Direction — Take the line that contains "Based on this" and all lines after it, up to and including the last line of the data, and write them out exactly; nothing else belongs in the answer.

.....

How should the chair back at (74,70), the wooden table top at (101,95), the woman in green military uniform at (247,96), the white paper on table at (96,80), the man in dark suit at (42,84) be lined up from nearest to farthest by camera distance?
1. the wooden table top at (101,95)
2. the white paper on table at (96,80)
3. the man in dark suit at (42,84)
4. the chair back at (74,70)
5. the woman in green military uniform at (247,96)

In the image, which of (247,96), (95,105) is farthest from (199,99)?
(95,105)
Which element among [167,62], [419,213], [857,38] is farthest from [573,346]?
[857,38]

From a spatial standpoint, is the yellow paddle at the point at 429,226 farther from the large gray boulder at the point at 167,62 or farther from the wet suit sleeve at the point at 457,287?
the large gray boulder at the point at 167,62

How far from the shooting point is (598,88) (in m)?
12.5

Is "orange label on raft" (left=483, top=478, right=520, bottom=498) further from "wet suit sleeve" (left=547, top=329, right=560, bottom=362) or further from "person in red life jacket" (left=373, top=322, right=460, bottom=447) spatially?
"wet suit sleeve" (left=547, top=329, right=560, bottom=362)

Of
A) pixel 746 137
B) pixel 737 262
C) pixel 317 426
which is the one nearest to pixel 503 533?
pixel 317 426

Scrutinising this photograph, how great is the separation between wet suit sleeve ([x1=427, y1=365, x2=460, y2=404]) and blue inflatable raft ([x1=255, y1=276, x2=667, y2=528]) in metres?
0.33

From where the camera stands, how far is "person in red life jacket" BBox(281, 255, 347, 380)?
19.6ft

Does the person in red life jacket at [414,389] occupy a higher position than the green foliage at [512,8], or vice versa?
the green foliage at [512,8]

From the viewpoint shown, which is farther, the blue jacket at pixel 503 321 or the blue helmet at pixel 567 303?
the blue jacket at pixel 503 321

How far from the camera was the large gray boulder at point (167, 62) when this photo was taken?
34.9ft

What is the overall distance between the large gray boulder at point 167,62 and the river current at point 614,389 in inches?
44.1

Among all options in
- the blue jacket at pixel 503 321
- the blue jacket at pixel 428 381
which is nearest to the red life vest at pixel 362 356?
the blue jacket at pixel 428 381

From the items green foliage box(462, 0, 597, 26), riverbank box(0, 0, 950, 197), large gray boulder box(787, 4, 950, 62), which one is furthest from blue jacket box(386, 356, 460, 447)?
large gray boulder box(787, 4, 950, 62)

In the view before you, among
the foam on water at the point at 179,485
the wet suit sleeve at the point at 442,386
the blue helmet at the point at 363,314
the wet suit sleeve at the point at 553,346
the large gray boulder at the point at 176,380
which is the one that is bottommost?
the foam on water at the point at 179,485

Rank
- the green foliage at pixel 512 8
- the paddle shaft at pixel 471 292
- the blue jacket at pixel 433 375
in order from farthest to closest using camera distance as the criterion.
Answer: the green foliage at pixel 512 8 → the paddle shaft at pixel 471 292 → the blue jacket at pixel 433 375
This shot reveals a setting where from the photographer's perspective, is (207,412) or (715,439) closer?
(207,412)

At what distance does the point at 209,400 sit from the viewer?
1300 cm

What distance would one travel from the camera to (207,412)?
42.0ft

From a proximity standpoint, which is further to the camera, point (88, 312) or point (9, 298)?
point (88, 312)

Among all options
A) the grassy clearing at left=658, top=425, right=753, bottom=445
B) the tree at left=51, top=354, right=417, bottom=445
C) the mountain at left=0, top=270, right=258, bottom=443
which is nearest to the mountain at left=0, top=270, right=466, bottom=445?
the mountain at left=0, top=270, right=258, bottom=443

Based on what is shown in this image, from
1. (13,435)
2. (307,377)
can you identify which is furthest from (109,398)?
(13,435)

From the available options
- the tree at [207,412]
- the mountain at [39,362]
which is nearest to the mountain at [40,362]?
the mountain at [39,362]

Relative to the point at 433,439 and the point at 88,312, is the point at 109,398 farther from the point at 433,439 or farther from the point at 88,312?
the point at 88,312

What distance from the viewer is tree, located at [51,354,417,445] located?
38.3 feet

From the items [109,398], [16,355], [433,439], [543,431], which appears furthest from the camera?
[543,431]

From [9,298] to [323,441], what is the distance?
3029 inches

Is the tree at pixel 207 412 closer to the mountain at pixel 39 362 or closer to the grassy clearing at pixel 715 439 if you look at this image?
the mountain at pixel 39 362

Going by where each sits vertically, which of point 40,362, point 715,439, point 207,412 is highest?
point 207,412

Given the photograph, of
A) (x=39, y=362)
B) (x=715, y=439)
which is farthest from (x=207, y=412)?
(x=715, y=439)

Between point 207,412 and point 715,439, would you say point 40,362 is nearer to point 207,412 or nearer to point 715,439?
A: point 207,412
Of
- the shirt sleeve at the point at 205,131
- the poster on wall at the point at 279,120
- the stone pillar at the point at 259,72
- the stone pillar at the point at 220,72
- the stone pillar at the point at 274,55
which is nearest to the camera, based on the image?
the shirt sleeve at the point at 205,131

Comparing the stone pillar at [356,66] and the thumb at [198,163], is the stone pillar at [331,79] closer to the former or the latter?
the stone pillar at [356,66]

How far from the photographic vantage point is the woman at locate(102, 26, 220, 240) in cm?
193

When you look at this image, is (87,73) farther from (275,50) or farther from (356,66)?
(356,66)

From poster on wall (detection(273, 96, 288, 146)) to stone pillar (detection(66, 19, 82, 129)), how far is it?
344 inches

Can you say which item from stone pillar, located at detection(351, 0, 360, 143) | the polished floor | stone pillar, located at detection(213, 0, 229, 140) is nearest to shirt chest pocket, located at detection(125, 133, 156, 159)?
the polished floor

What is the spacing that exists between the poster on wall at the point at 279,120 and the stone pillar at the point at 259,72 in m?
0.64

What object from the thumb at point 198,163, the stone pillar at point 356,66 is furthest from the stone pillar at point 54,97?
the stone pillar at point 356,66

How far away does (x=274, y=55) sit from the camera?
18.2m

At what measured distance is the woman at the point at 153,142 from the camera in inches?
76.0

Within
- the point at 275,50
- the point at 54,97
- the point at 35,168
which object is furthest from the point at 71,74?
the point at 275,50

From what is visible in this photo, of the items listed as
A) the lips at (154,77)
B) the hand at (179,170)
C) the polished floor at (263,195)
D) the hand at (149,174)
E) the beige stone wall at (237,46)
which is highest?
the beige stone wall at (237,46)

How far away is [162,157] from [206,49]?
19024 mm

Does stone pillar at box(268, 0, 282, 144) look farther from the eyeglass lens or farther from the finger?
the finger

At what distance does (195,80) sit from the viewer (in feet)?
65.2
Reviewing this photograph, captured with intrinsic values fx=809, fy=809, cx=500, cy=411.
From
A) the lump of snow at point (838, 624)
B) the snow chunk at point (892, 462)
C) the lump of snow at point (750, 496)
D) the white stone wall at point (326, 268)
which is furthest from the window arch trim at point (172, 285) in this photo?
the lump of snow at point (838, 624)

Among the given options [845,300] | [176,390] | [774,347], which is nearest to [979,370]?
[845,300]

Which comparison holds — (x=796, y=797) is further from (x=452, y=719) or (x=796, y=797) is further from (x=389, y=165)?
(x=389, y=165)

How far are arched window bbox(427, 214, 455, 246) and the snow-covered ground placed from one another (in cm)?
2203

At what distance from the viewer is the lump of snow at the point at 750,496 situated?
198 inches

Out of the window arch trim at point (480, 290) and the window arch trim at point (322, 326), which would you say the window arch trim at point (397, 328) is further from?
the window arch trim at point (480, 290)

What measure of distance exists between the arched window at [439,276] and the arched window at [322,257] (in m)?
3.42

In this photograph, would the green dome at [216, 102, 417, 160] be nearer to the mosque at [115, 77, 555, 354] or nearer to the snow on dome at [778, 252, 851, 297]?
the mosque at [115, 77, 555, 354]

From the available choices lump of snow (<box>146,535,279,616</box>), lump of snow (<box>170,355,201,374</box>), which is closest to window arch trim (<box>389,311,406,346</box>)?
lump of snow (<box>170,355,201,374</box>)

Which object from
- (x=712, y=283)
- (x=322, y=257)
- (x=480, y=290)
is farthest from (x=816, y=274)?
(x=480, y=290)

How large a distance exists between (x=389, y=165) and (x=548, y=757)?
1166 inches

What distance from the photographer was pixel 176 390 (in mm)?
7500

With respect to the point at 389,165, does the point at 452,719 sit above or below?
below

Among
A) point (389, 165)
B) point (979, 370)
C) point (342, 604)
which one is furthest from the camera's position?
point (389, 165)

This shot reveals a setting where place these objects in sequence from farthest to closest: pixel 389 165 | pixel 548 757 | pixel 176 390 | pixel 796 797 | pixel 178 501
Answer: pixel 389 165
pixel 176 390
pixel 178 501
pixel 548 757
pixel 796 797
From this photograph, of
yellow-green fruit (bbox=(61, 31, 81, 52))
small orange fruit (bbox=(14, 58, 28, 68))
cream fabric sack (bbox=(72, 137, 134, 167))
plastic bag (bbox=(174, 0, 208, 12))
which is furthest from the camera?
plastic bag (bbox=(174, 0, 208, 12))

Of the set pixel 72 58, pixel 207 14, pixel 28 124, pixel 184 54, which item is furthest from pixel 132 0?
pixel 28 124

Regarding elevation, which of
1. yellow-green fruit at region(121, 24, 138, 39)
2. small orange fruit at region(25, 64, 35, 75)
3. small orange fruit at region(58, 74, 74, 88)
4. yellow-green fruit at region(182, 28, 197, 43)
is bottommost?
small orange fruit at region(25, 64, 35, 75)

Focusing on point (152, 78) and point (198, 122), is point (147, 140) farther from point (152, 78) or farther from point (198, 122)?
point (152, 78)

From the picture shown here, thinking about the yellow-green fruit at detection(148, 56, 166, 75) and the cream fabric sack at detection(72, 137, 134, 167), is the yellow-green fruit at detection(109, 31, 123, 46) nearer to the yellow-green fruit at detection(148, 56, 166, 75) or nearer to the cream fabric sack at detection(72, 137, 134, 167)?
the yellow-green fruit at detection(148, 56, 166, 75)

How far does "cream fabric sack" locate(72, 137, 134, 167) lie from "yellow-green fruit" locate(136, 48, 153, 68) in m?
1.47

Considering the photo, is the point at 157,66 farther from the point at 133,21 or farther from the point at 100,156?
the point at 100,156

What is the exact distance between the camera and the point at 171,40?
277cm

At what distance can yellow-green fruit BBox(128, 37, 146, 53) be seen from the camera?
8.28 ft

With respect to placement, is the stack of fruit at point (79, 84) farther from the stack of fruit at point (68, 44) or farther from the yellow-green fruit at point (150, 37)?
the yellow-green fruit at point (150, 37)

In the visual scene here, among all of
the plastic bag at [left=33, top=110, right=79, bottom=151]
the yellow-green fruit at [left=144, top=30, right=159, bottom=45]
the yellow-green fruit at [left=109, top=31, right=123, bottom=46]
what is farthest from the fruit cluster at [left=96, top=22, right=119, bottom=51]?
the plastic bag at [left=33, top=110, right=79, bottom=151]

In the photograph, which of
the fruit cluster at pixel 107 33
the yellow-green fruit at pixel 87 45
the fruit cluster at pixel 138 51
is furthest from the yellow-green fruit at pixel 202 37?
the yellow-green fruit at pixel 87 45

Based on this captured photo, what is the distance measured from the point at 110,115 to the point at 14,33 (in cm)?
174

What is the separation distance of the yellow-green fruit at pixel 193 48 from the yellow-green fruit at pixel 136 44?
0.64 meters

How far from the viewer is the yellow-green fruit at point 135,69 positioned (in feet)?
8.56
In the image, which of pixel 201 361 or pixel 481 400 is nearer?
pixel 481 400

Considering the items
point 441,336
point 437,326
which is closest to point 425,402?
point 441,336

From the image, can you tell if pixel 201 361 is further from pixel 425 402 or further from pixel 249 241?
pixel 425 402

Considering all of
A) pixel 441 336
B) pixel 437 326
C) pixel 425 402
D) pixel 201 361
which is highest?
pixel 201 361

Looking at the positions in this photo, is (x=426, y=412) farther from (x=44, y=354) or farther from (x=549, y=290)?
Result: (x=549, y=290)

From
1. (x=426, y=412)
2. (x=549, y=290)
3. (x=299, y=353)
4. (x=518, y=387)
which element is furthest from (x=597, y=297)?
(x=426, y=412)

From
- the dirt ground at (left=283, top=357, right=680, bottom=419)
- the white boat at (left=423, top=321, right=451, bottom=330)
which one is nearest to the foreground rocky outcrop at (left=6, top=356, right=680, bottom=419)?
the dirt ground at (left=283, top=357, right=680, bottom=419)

.....

Exercise result —
Based on this captured photo, what is the distance measured from the point at 110,115 to the point at 14,33 (in cm)?
174

What is the separation distance of the yellow-green fruit at pixel 193 48 from the yellow-green fruit at pixel 136 44?
0.64 meters

How far from the viewer is the yellow-green fruit at point 135,69 positioned (in feet)?
8.56
In the image, which of pixel 201 361 or pixel 481 400 is nearer?
pixel 481 400

Considering the items
point 441,336
point 437,326
which is closest to point 425,402?
point 441,336

From the image, can you tell if pixel 201 361 is further from pixel 425 402 or further from pixel 249 241?
pixel 425 402

Considering all of
A) pixel 441 336
B) pixel 437 326
C) pixel 425 402
D) pixel 201 361
which is highest?
pixel 201 361

Looking at the positions in this photo, is (x=426, y=412) farther from (x=44, y=354) or farther from (x=549, y=290)?
Result: (x=549, y=290)

From
1. (x=426, y=412)
2. (x=549, y=290)
3. (x=299, y=353)
4. (x=518, y=387)
which element is furthest from (x=597, y=297)?
(x=426, y=412)

From
- the dirt ground at (left=283, top=357, right=680, bottom=419)
- the white boat at (left=423, top=321, right=451, bottom=330)
which one is nearest to the foreground rocky outcrop at (left=6, top=356, right=680, bottom=419)?
the dirt ground at (left=283, top=357, right=680, bottom=419)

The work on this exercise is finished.